-- IHRE AUFGABE --
Geben Sie aus dem Text über Otto Geisel den Abschnitt von „Otto Geisel, Publizist“ bis einschließlich „Heilbronn zu erweitern.“ wieder und ersetzen Sie darin „Studiengang“ durch „Bachelorstudiengang“.

-- LESETEXT --

◇ ◇ ◇ ◇ ◇ ◇ ◇

Otto Geisel, Publizist und Gründer des Münchner Instituts für Lebensmittelkultur, ist der Dualen Hochschule Baden-Württemberg (DHBW) ganz besonders verbunden: In den 2000ern rief er gemeinsam mit der heutigen Rektorin der DHBW Heilbronn Prof. Dr. Nicole Graf den deutschlandweit einzigartigen Studiengang BWL-Food Management ins Leben, vor drei Jahren wurde ihm dafür die Ehrensenatorenwürde verliehen. Inzwischen ist hier auch der erste praxisintegrierende Studiengang im Weinbau, Wein – Technologie – Management (WTM) – angesiedelt. Jetzt sollen die Studierenden dabei helfen, den renommierten Gault&Millau Weinführer zu verjüngen. Seit 2001 ist Geisel als Experte im Bereich der Weinverkostung und -bewertung für den Gault&Millau tätig, seit letztem Jahr als Leiter des Experten-Beirats. Seine Idee war es, die Wein-Jury um 18 Studierende der DHBW Heilbronn zu erweitern.

◇ ◇ ◇ ◇ ◇ ◇ ◇

-- DATENTEIL --

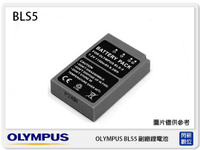 OLYMPUS BLS-5 = BLS-1 副廠電池(BLS5 = BLS1)EPL1/EPL2/EPL3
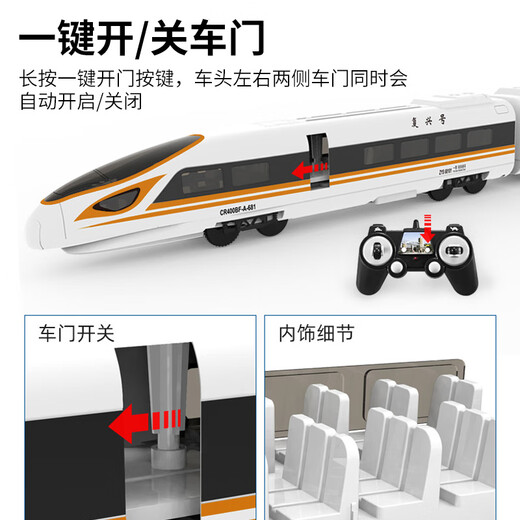 砚玺和谐号高铁玩具男孩六一儿童礼物电动遥控火车轨道复兴号动车模型 b遥控和谐号高铁火车 终身保修 共4块车身充电池+其他品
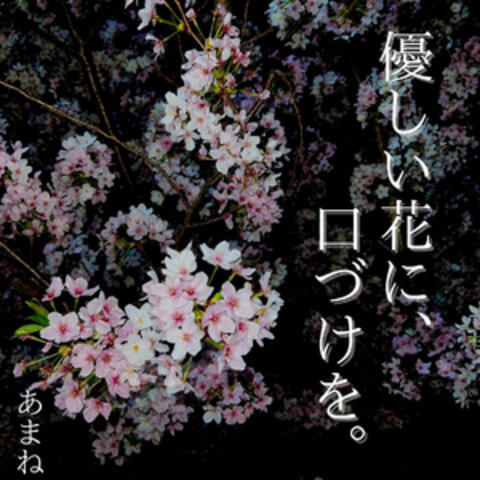 優しい花に、口づけを。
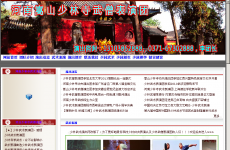 ������ɽ��������ɮ������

◇ ◇ ◇ ◇ ◇ ◇ ◇

-- LÖSUNG DER AUFGABE --
Otto Geisel, Publizist und Gründer des Münchner Instituts für Lebensmittelkultur, ist der Dualen Hochschule Baden-Württemberg (DHBW) ganz besonders verbunden: In den 2000ern rief er gemeinsam mit der heutigen Rektorin der DHBW Heilbronn Prof. Dr. Nicole Graf den deutschlandweit einzigartigen Bachelorstudiengang BWL-Food Management ins Leben, vor drei Jahren wurde ihm dafür die Ehrensenatorenwürde verliehen. Inzwischen ist hier auch der erste praxisintegrierende Bachelorstudiengang im Weinbau, Wein – Technologie – Management (WTM) – angesiedelt. Jetzt sollen die Studierenden dabei helfen, den renommierten Gault&Millau Weinführer zu verjüngen. Seit 2001 ist Geisel als Experte im Bereich der Weinverkostung und -bewertung für den Gault&Millau tätig, seit letztem Jahr als Leiter des Experten-Beirats. Seine Idee war es, die Wein-Jury um 18 Studierende der DHBW Heilbronn zu erweitern.